* **WHAT THIS TASK INVOLVES**
Could you rewrite every line of the rows below as a JSON list of strings, one string per line, leaving out the blank lines?

★ ★ ★

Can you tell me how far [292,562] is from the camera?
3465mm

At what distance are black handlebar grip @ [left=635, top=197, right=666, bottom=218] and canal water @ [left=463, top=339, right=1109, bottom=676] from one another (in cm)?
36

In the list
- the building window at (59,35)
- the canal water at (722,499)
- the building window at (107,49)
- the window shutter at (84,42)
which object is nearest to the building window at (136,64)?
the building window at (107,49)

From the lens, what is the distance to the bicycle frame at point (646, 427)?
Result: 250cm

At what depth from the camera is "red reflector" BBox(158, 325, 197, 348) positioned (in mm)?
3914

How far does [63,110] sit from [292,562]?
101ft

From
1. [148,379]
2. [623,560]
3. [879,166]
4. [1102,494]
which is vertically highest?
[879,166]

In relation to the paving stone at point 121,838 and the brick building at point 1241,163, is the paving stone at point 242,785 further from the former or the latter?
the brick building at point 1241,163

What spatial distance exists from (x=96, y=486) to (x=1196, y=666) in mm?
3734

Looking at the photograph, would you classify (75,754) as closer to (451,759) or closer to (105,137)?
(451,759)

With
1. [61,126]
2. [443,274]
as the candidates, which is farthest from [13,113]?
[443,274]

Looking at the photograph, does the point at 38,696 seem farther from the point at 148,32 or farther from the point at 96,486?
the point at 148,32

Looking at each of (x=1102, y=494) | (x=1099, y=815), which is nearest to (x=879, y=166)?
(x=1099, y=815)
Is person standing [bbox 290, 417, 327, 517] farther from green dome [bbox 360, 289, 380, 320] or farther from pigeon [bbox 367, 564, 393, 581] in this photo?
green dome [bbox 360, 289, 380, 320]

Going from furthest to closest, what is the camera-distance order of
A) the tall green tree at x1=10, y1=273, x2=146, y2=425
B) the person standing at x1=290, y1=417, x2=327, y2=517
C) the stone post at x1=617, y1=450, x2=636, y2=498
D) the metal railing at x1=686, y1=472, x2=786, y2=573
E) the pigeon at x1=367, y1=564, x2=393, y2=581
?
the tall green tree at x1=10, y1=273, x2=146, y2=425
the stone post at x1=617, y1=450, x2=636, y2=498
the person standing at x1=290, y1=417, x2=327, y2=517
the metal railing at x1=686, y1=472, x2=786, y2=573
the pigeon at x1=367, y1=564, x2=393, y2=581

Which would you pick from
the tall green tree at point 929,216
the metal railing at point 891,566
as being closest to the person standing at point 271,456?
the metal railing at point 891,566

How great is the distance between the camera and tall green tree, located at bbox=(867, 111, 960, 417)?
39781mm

★ ★ ★

* **SOLVED PROBLEM**
[
  "Can you tell me how far [292,562] is from the camera?",
  "3465mm",
  "At what distance are black handlebar grip @ [left=635, top=197, right=666, bottom=218] and canal water @ [left=463, top=339, right=1109, bottom=676] from one another (in cm)?",
  "36",
  "In the list",
  "- the building window at (59,35)",
  "- the canal water at (722,499)",
  "- the building window at (107,49)",
  "- the window shutter at (84,42)",
  "which object is nearest to the building window at (136,64)?",
  "the building window at (107,49)",
  "From the lens, what is the distance to the bicycle frame at point (646, 427)?",
  "Result: 250cm",
  "At what depth from the camera is \"red reflector\" BBox(158, 325, 197, 348) positioned (in mm)?",
  "3914",
  "How far does [63,110] sit from [292,562]?",
  "101ft",
  "From",
  "1. [148,379]",
  "2. [623,560]",
  "3. [879,166]",
  "4. [1102,494]",
  "which is vertically highest?",
  "[879,166]",
  "In relation to the paving stone at point 121,838 and the brick building at point 1241,163, is the paving stone at point 242,785 further from the former or the latter?",
  "the brick building at point 1241,163",
  "What spatial distance exists from (x=96, y=486) to (x=1196, y=666) in mm?",
  "3734",
  "Looking at the photograph, would you classify (75,754) as closer to (451,759) or closer to (105,137)?",
  "(451,759)",
  "With",
  "1. [61,126]",
  "2. [443,274]",
  "as the candidates, which is farthest from [13,113]?",
  "[443,274]",
  "Looking at the photograph, does the point at 38,696 seem farther from the point at 148,32 or farther from the point at 96,486?",
  "the point at 148,32",
  "Looking at each of (x=1102, y=494) | (x=1099, y=815), which is nearest to (x=879, y=166)?",
  "(x=1099, y=815)",
  "Is person standing [bbox 290, 417, 327, 517] farther from green dome [bbox 360, 289, 380, 320] or farther from pigeon [bbox 367, 564, 393, 581] in this photo?",
  "green dome [bbox 360, 289, 380, 320]",
  "Going from furthest to closest, what is the camera-distance order of",
  "A) the tall green tree at x1=10, y1=273, x2=146, y2=425",
  "B) the person standing at x1=290, y1=417, x2=327, y2=517",
  "C) the stone post at x1=617, y1=450, x2=636, y2=498",
  "D) the metal railing at x1=686, y1=472, x2=786, y2=573",
  "E) the pigeon at x1=367, y1=564, x2=393, y2=581",
  "?",
  "the tall green tree at x1=10, y1=273, x2=146, y2=425",
  "the stone post at x1=617, y1=450, x2=636, y2=498",
  "the person standing at x1=290, y1=417, x2=327, y2=517",
  "the metal railing at x1=686, y1=472, x2=786, y2=573",
  "the pigeon at x1=367, y1=564, x2=393, y2=581",
  "Which would you pick from",
  "the tall green tree at point 929,216",
  "the metal railing at point 891,566",
  "as being closest to the person standing at point 271,456?",
  "the metal railing at point 891,566",
  "How great is the distance between the camera and tall green tree, located at bbox=(867, 111, 960, 417)?",
  "39781mm"
]